• [Rows from a dataset]
☆ ☆ ☆ ☆ ☆

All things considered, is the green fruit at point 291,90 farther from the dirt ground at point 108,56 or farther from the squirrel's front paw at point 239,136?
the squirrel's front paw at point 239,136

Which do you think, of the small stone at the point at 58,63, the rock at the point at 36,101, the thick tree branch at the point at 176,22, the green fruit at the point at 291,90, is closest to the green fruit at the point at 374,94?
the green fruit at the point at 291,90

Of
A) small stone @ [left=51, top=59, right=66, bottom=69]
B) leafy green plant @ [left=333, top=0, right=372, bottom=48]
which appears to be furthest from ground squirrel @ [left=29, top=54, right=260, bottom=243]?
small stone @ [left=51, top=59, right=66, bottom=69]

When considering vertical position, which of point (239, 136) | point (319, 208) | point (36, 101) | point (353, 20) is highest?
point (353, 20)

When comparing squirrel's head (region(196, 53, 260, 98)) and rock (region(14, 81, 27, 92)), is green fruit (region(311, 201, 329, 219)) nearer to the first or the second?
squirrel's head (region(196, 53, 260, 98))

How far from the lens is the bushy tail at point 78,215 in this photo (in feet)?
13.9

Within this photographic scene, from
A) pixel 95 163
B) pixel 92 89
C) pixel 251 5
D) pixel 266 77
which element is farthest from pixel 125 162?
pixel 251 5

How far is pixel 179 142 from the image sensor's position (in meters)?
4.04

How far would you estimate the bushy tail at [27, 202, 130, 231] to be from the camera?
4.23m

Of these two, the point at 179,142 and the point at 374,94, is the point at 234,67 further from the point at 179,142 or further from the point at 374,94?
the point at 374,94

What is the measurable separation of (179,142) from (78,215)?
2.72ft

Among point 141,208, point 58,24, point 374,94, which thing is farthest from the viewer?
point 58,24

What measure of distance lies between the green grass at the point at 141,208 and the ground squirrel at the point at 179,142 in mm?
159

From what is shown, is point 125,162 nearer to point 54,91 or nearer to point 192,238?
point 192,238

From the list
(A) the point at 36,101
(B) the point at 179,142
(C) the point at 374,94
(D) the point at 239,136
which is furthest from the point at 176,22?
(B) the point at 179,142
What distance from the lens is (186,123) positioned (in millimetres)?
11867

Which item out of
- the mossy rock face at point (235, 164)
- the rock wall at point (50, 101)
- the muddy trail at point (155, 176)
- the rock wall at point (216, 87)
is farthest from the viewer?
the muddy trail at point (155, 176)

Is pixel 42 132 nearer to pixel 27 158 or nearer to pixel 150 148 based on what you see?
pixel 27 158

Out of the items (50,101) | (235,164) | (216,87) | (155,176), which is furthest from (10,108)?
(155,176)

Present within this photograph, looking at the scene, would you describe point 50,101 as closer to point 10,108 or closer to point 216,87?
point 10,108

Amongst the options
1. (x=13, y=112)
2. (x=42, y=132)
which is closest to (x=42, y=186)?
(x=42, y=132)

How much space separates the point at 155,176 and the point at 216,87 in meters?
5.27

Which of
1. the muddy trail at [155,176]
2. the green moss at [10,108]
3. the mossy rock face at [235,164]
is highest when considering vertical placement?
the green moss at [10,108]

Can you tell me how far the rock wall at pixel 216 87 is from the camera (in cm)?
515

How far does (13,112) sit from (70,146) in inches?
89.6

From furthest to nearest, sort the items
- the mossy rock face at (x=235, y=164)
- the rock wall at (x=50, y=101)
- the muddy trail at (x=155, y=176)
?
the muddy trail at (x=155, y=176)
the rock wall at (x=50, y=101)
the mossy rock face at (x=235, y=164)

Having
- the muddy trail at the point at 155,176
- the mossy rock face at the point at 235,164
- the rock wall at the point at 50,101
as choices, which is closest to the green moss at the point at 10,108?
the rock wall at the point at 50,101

☆ ☆ ☆ ☆ ☆

Write out, word for word, the lines of the material above, from the line containing "Can you tell" through the end of the material, inclusive.

• [RESPONSE FOR THIS EXERCISE]
Can you tell me how far the rock wall at pixel 216 87 is from the camera (in cm)?
515

How far does (13,112) sit from (70,146) in inches?
89.6

From furthest to nearest, sort the items
- the mossy rock face at (x=235, y=164)
- the rock wall at (x=50, y=101)
- the muddy trail at (x=155, y=176)
?
the muddy trail at (x=155, y=176)
the rock wall at (x=50, y=101)
the mossy rock face at (x=235, y=164)

Having
- the muddy trail at the point at 155,176
- the mossy rock face at the point at 235,164
- the rock wall at the point at 50,101
as choices, which is closest to the green moss at the point at 10,108?
the rock wall at the point at 50,101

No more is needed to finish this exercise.